WRITTEN TASK
Copy the passage below about the nickel-foam alloy catalyst for water oxidation word for word, from its title through its last sentence.

PASSAGE GIVEN
-- Start --
Tungsten–Iron–Ruthenium Ternary Alloy Immobilized into the Inner Nickel Foam for High‐Current‐Density Water Oxidation

The pursuit of highly‐active and stable catalysts in anodic oxygen evolution reaction (OER) is desirable for high‐current‐density water electrolysis toward industrial hydrogen production. Herein, a straightforward yet feasible method to prepare WFeRu ternary alloying catalyst on nickel foam is demonstrated, whereby the foreign W, Fe, and Ru metal atoms diffuse into the Ni foam resulting in the formation of inner immobilized ternary alloy. Thanks to the synergistic impact of foreign metal atoms and structural robustness of inner immobilized alloying catalyst, the well‐designed WFeRu@NF self‐standing anode exhibits superior OER activities. It only requires overpotentials of 245 and 346 mV to attain current densities of 20 and 500 mA cm−2, respectively. Moreover, the as‐prepared ternary alloying catalyst also exhibits a long‐term stability at a high‐current‐density of 500 mA cm−2 for over 45 h, evidencing the inner‐immobilization strategy is promising for the development of highly active and stable metal‐based catalysts for high‐density‐current water oxidation process. Self‐standing WFeRu@NF alloying catalyst is deliberately designed by the diffusion of W, Fe, and Ru atoms into the inner layer of nickel foam. Thanks to the high intrinsic OER activity of WFeRu alloy and the surrounded‐compression bringing robust protection environment, the as‐obtained WFeRu@NF composite catalyst shows a superior high‐current‐density water oxidation process.
-- End --
ENTRIES PROVIDED
-- Start --
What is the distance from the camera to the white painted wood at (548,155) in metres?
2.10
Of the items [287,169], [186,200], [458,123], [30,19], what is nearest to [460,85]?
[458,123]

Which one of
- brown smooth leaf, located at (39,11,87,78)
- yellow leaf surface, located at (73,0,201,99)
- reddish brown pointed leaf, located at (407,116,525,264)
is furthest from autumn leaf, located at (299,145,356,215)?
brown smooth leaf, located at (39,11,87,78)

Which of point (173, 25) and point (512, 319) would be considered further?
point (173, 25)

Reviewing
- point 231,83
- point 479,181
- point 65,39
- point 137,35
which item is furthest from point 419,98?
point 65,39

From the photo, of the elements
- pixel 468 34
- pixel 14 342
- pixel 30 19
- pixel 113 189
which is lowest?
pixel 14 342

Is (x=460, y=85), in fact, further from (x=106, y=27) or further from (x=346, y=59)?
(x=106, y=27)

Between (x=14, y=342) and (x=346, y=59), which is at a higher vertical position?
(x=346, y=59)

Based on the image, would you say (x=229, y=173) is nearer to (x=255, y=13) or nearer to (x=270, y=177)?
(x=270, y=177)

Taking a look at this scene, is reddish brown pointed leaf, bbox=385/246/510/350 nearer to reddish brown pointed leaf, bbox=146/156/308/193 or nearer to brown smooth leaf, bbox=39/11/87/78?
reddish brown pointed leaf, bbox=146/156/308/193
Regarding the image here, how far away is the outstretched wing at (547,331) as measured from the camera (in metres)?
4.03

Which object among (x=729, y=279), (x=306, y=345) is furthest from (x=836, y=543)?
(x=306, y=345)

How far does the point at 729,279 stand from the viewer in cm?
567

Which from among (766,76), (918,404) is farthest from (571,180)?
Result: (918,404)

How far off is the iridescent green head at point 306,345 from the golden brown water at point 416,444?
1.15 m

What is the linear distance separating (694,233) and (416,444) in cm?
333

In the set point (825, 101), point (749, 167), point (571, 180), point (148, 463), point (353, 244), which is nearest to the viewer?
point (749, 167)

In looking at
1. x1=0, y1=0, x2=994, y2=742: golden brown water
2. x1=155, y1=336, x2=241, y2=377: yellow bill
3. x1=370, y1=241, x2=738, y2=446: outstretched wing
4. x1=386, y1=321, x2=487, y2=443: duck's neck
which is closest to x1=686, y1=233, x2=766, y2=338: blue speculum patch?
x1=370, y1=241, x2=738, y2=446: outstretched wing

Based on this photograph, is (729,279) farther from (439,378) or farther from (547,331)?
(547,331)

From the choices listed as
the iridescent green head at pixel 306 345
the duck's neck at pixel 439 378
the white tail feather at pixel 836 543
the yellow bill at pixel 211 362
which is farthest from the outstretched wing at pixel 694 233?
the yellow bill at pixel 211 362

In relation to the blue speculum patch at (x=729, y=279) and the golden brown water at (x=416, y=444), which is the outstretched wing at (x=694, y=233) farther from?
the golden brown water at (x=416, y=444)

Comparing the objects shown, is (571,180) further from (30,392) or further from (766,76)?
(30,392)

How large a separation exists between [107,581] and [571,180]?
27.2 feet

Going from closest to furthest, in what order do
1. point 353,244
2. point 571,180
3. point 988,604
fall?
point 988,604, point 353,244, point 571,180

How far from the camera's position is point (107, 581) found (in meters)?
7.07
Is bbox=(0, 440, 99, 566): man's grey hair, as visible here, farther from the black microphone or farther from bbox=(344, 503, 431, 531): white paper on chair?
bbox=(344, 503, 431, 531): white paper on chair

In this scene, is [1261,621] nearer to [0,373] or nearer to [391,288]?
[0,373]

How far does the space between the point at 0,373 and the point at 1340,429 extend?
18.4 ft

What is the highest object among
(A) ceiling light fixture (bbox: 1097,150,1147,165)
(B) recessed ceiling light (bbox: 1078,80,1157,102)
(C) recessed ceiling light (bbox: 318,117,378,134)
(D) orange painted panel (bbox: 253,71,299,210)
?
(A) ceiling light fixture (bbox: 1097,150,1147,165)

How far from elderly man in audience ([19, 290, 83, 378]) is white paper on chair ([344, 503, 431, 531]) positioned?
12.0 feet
-- End --
COMPLETE ANSWER
Tungsten–Iron–Ruthenium Ternary Alloy Immobilized into the Inner Nickel Foam for High‐Current‐Density Water Oxidation

The pursuit of highly‐active and stable catalysts in anodic oxygen evolution reaction (OER) is desirable for high‐current‐density water electrolysis toward industrial hydrogen production. Herein, a straightforward yet feasible method to prepare WFeRu ternary alloying catalyst on nickel foam is demonstrated, whereby the foreign W, Fe, and Ru metal atoms diffuse into the Ni foam resulting in the formation of inner immobilized ternary alloy. Thanks to the synergistic impact of foreign metal atoms and structural robustness of inner immobilized alloying catalyst, the well‐designed WFeRu@NF self‐standing anode exhibits superior OER activities. It only requires overpotentials of 245 and 346 mV to attain current densities of 20 and 500 mA cm−2, respectively. Moreover, the as‐prepared ternary alloying catalyst also exhibits a long‐term stability at a high‐current‐density of 500 mA cm−2 for over 45 h, evidencing the inner‐immobilization strategy is promising for the development of highly active and stable metal‐based catalysts for high‐density‐current water oxidation process. Self‐standing WFeRu@NF alloying catalyst is deliberately designed by the diffusion of W, Fe, and Ru atoms into the inner layer of nickel foam. Thanks to the high intrinsic OER activity of WFeRu alloy and the surrounded‐compression bringing robust protection environment, the as‐obtained WFeRu@NF composite catalyst shows a superior high‐current‐density water oxidation process.